-- Begin RECORDS FOR THE TASK --

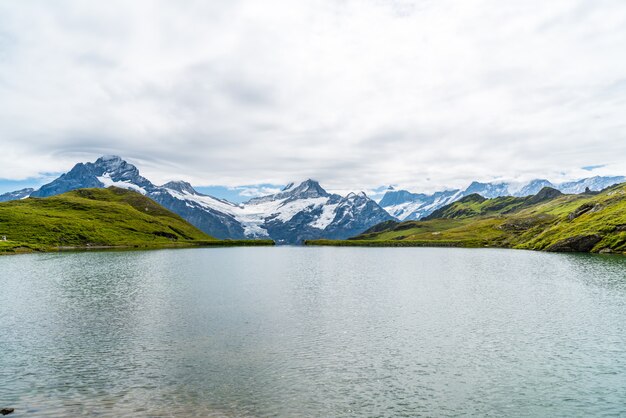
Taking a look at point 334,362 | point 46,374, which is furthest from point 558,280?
point 46,374

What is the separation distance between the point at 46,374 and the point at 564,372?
46.9 meters

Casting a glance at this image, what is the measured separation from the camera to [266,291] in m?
87.3

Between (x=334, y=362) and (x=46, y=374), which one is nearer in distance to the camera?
(x=46, y=374)

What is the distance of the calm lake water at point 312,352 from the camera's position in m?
31.2

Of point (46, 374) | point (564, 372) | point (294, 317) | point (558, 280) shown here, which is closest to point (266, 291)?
point (294, 317)

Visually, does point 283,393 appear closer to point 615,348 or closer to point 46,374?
point 46,374

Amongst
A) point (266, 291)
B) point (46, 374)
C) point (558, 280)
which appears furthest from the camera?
point (558, 280)

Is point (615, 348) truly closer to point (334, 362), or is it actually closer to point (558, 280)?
point (334, 362)

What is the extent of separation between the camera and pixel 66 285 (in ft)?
295

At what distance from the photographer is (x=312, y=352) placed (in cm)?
4378

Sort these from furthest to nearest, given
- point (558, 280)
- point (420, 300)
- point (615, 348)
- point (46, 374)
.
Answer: point (558, 280) → point (420, 300) → point (615, 348) → point (46, 374)

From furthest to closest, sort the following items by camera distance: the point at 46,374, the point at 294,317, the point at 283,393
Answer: the point at 294,317 → the point at 46,374 → the point at 283,393

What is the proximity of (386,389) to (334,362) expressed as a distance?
779cm

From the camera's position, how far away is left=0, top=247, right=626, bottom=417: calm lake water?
A: 31250 mm
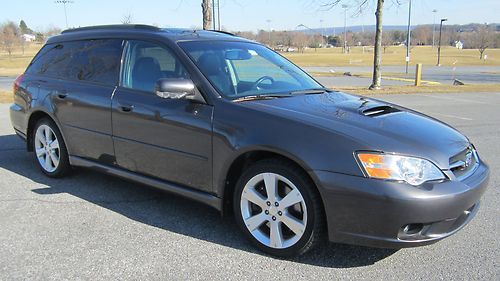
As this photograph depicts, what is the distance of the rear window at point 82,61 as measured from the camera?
14.9 ft

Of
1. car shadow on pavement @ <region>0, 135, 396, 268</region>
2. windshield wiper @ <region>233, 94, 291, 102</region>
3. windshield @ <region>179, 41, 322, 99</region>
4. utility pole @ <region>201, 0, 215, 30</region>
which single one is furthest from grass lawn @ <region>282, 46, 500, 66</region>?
windshield wiper @ <region>233, 94, 291, 102</region>

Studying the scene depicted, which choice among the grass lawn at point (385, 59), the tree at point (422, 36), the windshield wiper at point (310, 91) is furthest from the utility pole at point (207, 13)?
the tree at point (422, 36)

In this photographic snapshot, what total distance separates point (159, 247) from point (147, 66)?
1.70 metres

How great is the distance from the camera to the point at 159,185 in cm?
406

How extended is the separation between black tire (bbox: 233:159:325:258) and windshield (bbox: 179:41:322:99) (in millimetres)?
713

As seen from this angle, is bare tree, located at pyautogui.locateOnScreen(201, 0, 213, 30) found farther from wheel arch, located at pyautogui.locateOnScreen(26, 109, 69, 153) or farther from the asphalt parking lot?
the asphalt parking lot

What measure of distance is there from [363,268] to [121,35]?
3.13 m

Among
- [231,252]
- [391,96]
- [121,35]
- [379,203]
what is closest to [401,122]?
[379,203]

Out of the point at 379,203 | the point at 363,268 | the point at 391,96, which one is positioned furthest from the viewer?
the point at 391,96

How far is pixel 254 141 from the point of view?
333cm

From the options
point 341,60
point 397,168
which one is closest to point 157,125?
point 397,168

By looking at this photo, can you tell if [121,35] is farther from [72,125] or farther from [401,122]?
[401,122]

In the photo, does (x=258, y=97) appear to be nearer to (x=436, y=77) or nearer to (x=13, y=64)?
(x=436, y=77)

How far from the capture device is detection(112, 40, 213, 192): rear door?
3699 millimetres
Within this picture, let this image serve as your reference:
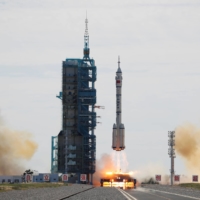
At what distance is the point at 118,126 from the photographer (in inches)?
6811

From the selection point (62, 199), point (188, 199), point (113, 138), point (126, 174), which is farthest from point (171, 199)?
point (113, 138)

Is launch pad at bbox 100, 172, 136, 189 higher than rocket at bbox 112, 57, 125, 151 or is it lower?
lower

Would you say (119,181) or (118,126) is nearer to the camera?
(119,181)

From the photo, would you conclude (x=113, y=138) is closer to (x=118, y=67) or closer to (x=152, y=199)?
(x=118, y=67)

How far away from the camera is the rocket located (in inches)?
6698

-- End RECORDS FOR THE TASK --

[WHAT THE TASK REQUIRES] Reproduce all of the lines above without any change, leaving out the pictures.

[WRITTEN ANSWER]
Taking a look at point 334,362 | point 46,374, which is furthest from point 558,280?
point 46,374

What is the separation distance between the point at 46,374 and the point at 564,372?
46.9 meters

Casting a glance at this image, what is the measured separation from the camera to [266,291] in m?
87.3

Between (x=334, y=362) and (x=46, y=374), which one is nearer in distance to the camera?
(x=46, y=374)

What is the distance of the calm lake water at point 312,352 from the camera's position in m?
31.2

Of point (46, 374) | point (564, 372) | point (294, 317) | point (558, 280) shown here, which is closest to point (266, 291)?
point (294, 317)

Visually, does point 283,393 appear closer to point 615,348 or closer to point 46,374?
point 46,374

Amongst
A) point (266, 291)
B) point (46, 374)
C) point (558, 280)
which appears furthest from the camera?
point (558, 280)

Is point (615, 348) truly closer to point (334, 362), or is it actually closer to point (558, 280)?
point (334, 362)

What is the extent of separation between the camera and pixel 66 285 (in ft)?
295

At what distance from the photographer is (x=312, y=352) placed (in cm)?
4378

Sort these from furthest to nearest, given
- point (558, 280)
- point (420, 300)
- point (615, 348)
- point (46, 374)
.
Answer: point (558, 280) → point (420, 300) → point (615, 348) → point (46, 374)

From furthest to closest, sort the following items by camera distance: the point at 46,374, the point at 294,317, the point at 283,393
Answer: the point at 294,317 → the point at 46,374 → the point at 283,393

What is the proximity of (386,389) to (334,362) expressed as a distance?
779cm

From the camera's position, how far away is left=0, top=247, right=626, bottom=417: calm lake water?
A: 31250 mm
As this photograph depicts, what is the distance of the rear window at point 82,61 as measured from the camera?
14.9 ft

Of
1. car shadow on pavement @ <region>0, 135, 396, 268</region>
2. windshield wiper @ <region>233, 94, 291, 102</region>
3. windshield @ <region>179, 41, 322, 99</region>
4. utility pole @ <region>201, 0, 215, 30</region>
which single one is furthest from grass lawn @ <region>282, 46, 500, 66</region>?
windshield wiper @ <region>233, 94, 291, 102</region>

Studying the scene depicted, which choice among the grass lawn at point (385, 59), the tree at point (422, 36), the windshield wiper at point (310, 91) is furthest from the utility pole at point (207, 13)?
the tree at point (422, 36)

In this photographic snapshot, what total distance separates point (159, 247) from point (147, 66)?
1.70 metres

How great is the distance from the camera to the point at 159,185 in cm?
406

How extended is the separation between black tire (bbox: 233:159:325:258) and windshield (bbox: 179:41:322:99) (in millimetres)?
713

As seen from this angle, is bare tree, located at pyautogui.locateOnScreen(201, 0, 213, 30) found farther from wheel arch, located at pyautogui.locateOnScreen(26, 109, 69, 153) or farther from the asphalt parking lot?
the asphalt parking lot

What measure of distance is there from [363,268] to [121,35]?
3.13 m

Among
- [231,252]
- [391,96]
- [121,35]
- [379,203]
what is closest to [401,122]?
[379,203]

Out of the point at 379,203 | the point at 363,268 | the point at 391,96, which one is positioned furthest from the viewer?
the point at 391,96

How far is pixel 254 141 from the point of view?
333cm

From the options
point 341,60
point 397,168
which one is closest to point 157,125?
point 397,168

By looking at this photo, can you tell if [121,35] is farther from [72,125] or farther from [401,122]?
[401,122]

In the photo, does (x=258, y=97) appear to be nearer to (x=436, y=77) or nearer to (x=13, y=64)?
(x=436, y=77)

How far from the capture device is detection(112, 40, 213, 192): rear door?
3699 millimetres
Within this picture, let this image serve as your reference:
At what distance is the point at 118,126 from the photographer (in inches)?
6811

From the selection point (62, 199), point (188, 199), point (113, 138), point (126, 174), which is farthest from point (171, 199)?
point (113, 138)

Is launch pad at bbox 100, 172, 136, 189 higher than rocket at bbox 112, 57, 125, 151 or is it lower?
lower

Would you say (119,181) or (118,126) is nearer to the camera?
(119,181)

From the photo, would you conclude (x=113, y=138) is closer to (x=118, y=67) or closer to (x=152, y=199)?
(x=118, y=67)

How far away from the camera is the rocket located (in inches)?
6698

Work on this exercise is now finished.